Black Knight Financial is “the mortgage and finance industries’ leading provider of integrated technology, services and data solutions that facilitate and automate many of the business processes across the entire loan lifecycle.” The dataset originates from U.S. property records, directly collected and verified by BKFS. Dataset includes information regarding housing amenities, demography and building quality to better estimate any given houses value and a homeowner’s expected mortgage rate for a given area. On January 3, 2014, Fidelity National Financial acquired Lender Processing Services "LPS", renaming it Black Knight.

Screening

  • Is the data collected opinion-based?
  • Is the data collection recurring?
  • Is there data available for 2013?
  • For Housing: Is the data collected at the property or housing unit level? 
  • Can we access the data by August 15th?

Purpose

  • What is the purpose of the organization collecting the data?

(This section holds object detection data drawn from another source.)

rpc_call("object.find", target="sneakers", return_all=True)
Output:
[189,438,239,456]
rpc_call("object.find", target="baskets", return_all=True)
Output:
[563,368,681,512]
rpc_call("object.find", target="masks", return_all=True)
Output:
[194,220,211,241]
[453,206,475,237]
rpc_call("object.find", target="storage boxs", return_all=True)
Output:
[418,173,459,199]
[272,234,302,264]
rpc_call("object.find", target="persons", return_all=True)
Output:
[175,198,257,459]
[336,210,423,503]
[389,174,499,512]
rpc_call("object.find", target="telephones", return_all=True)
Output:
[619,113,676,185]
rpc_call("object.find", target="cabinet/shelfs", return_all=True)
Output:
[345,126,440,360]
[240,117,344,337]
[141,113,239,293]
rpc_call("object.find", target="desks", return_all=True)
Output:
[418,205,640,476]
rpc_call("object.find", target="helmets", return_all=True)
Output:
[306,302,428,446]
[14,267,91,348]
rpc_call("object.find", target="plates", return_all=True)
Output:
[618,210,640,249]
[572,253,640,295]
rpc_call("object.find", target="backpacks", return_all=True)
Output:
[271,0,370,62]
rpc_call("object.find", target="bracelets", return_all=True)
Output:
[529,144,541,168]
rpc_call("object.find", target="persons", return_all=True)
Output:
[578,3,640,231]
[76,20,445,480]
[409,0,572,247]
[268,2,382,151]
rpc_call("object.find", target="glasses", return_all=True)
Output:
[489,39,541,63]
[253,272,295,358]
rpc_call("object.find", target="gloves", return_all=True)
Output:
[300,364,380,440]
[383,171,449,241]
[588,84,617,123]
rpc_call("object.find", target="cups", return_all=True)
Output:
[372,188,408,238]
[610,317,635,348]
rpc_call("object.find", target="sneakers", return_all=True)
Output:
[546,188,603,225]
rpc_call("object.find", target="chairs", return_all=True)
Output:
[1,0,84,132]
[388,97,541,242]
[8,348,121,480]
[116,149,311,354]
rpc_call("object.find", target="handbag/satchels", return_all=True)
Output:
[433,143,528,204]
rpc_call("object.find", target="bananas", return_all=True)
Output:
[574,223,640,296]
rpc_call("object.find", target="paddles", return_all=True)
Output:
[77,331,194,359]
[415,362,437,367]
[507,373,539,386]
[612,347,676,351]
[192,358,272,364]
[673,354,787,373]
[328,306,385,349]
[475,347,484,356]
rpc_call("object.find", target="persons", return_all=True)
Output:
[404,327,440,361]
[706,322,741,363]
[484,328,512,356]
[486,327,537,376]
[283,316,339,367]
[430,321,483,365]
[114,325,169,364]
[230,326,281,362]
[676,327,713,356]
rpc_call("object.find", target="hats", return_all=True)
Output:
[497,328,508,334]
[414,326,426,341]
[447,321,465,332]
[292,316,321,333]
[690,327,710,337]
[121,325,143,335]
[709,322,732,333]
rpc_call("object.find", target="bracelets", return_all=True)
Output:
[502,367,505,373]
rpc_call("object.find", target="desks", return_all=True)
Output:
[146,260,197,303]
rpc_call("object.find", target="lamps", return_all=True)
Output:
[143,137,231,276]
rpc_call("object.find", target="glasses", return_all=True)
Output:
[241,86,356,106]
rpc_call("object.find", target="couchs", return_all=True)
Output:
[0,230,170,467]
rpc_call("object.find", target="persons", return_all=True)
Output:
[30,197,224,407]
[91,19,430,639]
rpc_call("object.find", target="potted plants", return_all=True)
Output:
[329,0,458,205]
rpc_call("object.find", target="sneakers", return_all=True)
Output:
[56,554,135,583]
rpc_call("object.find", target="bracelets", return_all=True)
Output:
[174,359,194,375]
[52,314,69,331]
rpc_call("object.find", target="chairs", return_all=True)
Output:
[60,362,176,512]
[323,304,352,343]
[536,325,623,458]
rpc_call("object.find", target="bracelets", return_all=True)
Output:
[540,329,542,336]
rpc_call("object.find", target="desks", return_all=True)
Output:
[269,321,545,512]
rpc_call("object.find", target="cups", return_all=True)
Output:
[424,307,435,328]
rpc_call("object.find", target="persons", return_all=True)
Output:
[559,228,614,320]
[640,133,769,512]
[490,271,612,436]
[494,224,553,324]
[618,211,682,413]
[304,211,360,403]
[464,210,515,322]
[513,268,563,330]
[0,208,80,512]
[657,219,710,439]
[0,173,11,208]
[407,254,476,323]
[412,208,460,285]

The purpose of the organization collecting this data is to allow for proper financial analyses, regarding housing and for proper mortgage performance data to be available for investors

  • Why is it collected and how does the organization use it?

The data is collected in order to give investors, lenders and homebuyers a better estimate of their mortgage and loans when purchasing real estate.

  • Who else uses the data?

Investors, lenders, government agencies

  • Who do they sell the data to?

Investors, lenders, government agencies

 

Method

  • What is the data collection method? 

Directly collect from multiple US property records

  • What is the type of data collected? 

Administrative data

  • If designed, who created the questions?

  • What is the raw source of the collected data (prior to any aggregation)? 

Researchers collect and scrape data from public records


Description

  • What is the general topic of the data (1-2 words)?

Assessment data

  • What are the earliest and latest dates for which data is available?

Unknown-most recent month 2015

  • Is data collected and available periodically?

Yes, monthly

  • How soon after a reference period ends can a data source be prepared and provided? 

Approximately a month


Selectivity

  • What is the universe (e.g., population) that the data represents?

Properties in the U.S.


Accessibility

  • How is the data accessed? 

The data purchased was made to available from their API.

  • Is it open data?

No

  • Any legal, regulatory, or administrative restrictions on accessing the data source?

No

  • Cost? - One time or annual or project based payment?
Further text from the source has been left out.